Etching
by Garry Shead for his Kangaroo
Suite (detail)
ONE
REASON - perhaps the main reason - why critics were so
sure Kangaroo was "pure fiction" was
that they relied on what Lawrence himself said about his
time in Sydney and Thirroul.
Time and again, in his letters to family, friends and
other correspondents, he went out of his way to say that
he met no one, and that no one knew "I am here".
The day after he moved into "Wyewurk" he wrote
to Mrs Jenkins in Perth: "...I feel I simply can't
face knowing anybody".
A week or so later his "Australian novel" was
progressing well, and he wrote to Mabel Dodge Luhan: "Here
I have not let anyone know I am come - I don't present
any letters of introduction - there isn't a soul on this
side of Australia knows I am here, or knows who I am."
A few days later he wrote to Frieda's sister in Germany:
"...we don't know a soul on this side of the continent".
On the same day he wrote to his erstwhile "Ardnaree"
host, Earl Brewster: "...within 1000 miles there
isn't a soul that knows us...I never knew before how wonderful
it was to know absolutely nobody, for a vast distance
around one."
Frieda in her (unreliable) memoir, Not I But the Wind,
faithfully echoed this:
We
arrived in Sydney Harbour - nice it was not knowing
a soul. |
and:
We
had no human contacts all these months, nobody bothered
about us... |
If
that were true, then how could Lawrence have found out
about the secret army?
The
only sensible conclusion critics and others could have
come to was that he must have invented it all...the secret-army
plot must have been a figment of his imagination and creative
genius (or else transposed from Italy or borrowed from
Walt Whitman).
He had, seemingly, neither occasion nor inclination (nor
time) for anything else.
Yet,
on the contrary, we have every reason to believe that
he did "know someone" in New South Wales.
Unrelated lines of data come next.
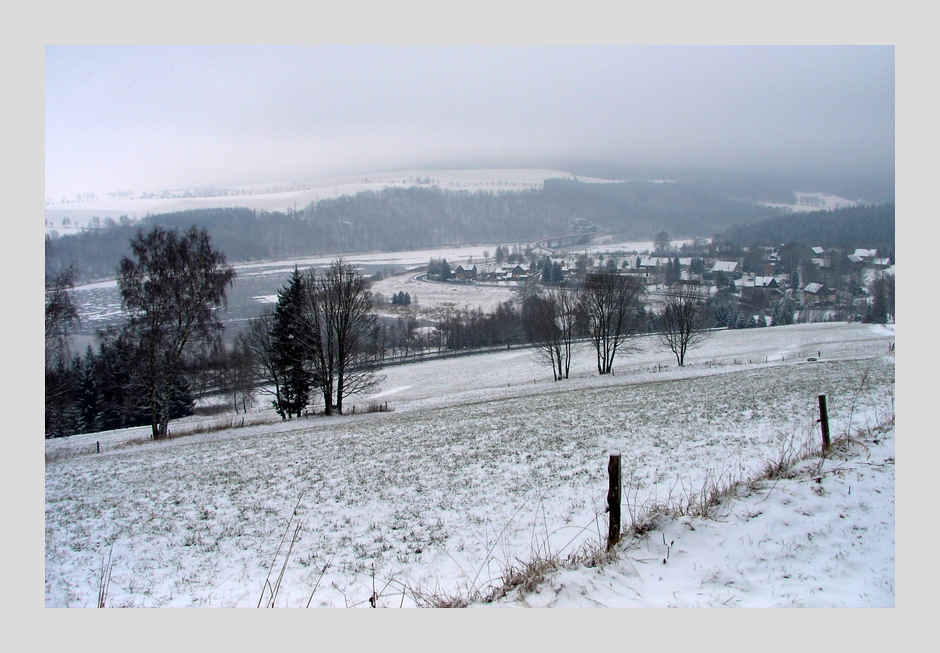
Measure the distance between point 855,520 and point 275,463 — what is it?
37.5 feet

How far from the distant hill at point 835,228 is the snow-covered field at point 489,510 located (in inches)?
149

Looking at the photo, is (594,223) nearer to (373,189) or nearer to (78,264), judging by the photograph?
(373,189)

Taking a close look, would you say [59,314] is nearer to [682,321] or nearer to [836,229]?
[836,229]

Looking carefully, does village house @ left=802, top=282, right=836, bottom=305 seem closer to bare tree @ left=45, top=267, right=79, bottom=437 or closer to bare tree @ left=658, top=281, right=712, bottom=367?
bare tree @ left=658, top=281, right=712, bottom=367

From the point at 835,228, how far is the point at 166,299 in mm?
28285

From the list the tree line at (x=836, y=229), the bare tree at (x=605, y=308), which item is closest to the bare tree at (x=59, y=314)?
the tree line at (x=836, y=229)

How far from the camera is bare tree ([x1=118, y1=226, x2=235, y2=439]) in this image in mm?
17594

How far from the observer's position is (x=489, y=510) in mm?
7402

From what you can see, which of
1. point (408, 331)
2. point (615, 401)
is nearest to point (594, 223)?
point (408, 331)

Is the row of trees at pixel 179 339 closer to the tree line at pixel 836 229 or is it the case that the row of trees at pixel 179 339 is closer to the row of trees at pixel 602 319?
the row of trees at pixel 602 319

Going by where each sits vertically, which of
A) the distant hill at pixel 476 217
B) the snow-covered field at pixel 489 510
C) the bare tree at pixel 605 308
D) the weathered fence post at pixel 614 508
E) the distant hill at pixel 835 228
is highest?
the distant hill at pixel 476 217

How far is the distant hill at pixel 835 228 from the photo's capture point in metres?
9.52

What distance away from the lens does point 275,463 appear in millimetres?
11930

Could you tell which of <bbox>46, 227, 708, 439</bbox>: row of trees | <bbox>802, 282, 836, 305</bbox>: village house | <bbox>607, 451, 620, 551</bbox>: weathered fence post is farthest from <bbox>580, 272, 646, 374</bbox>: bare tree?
<bbox>607, 451, 620, 551</bbox>: weathered fence post
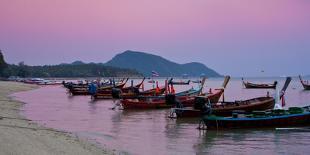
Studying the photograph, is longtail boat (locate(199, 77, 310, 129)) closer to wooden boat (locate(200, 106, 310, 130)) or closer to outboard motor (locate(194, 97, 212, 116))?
wooden boat (locate(200, 106, 310, 130))

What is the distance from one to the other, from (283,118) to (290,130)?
2.54ft

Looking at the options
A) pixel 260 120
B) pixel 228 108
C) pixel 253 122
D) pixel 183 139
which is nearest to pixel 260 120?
pixel 260 120

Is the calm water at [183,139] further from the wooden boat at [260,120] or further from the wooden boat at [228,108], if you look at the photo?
the wooden boat at [228,108]

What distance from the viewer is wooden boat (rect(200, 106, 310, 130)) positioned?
22.5 metres

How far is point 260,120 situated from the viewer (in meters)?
22.8

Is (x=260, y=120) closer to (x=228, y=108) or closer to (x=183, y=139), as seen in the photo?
(x=183, y=139)

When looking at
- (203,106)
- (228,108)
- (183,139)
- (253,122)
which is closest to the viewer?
(183,139)

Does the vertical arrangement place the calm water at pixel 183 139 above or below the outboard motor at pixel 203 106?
below

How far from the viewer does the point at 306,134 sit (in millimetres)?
21344

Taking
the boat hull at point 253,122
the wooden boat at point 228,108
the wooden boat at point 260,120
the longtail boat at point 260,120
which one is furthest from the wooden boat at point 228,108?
the boat hull at point 253,122

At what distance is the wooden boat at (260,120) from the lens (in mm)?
22531

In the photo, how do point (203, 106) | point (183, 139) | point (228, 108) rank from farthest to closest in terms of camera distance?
point (228, 108) → point (203, 106) → point (183, 139)

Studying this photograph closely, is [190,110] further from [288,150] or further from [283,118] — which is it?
[288,150]

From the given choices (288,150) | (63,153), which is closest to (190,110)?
(288,150)
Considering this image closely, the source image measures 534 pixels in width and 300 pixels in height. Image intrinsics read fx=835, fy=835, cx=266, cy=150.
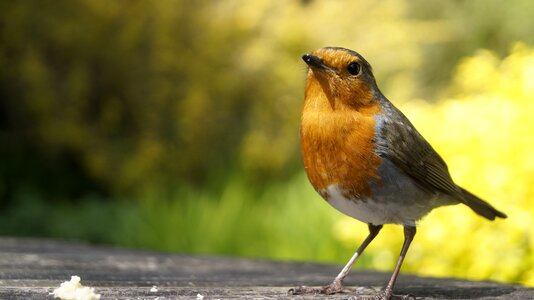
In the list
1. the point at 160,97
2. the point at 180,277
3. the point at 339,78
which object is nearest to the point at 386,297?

In
fact, he knew a lot of people. He had met and talked to
dozens of people, not only in Sydney, but in Thirroul
too.
He almost certainly met and was helped by Hum, whose name
was recorded in his "Australian" address-book.
The people he met that first Sunday at the tea-party on
the northern beaches had not only made contact with him,
but taken him down to Thirroul and installed him in "Wyewurk".
Within a week of arriving, he had probably met Scott and
a short time later Rosenthal and Garden.
Not to mention "casual" acquaintances like the
barber of Thirroul; the local literary doctor, Dr Crossle;
plus various members of the Friend tribe.
For Lawrence to say to his correspondents that he had
met nobody is plainly wrong.
But
that is not what he meant by "knowing nobody".
What he meant by such wording was that nobody knew
him. As he told Mabel Dodge: "
there isn't
a soul on this side of Australia [who] knows
who
I am."
He was deliberately keeping his literary persona a secret.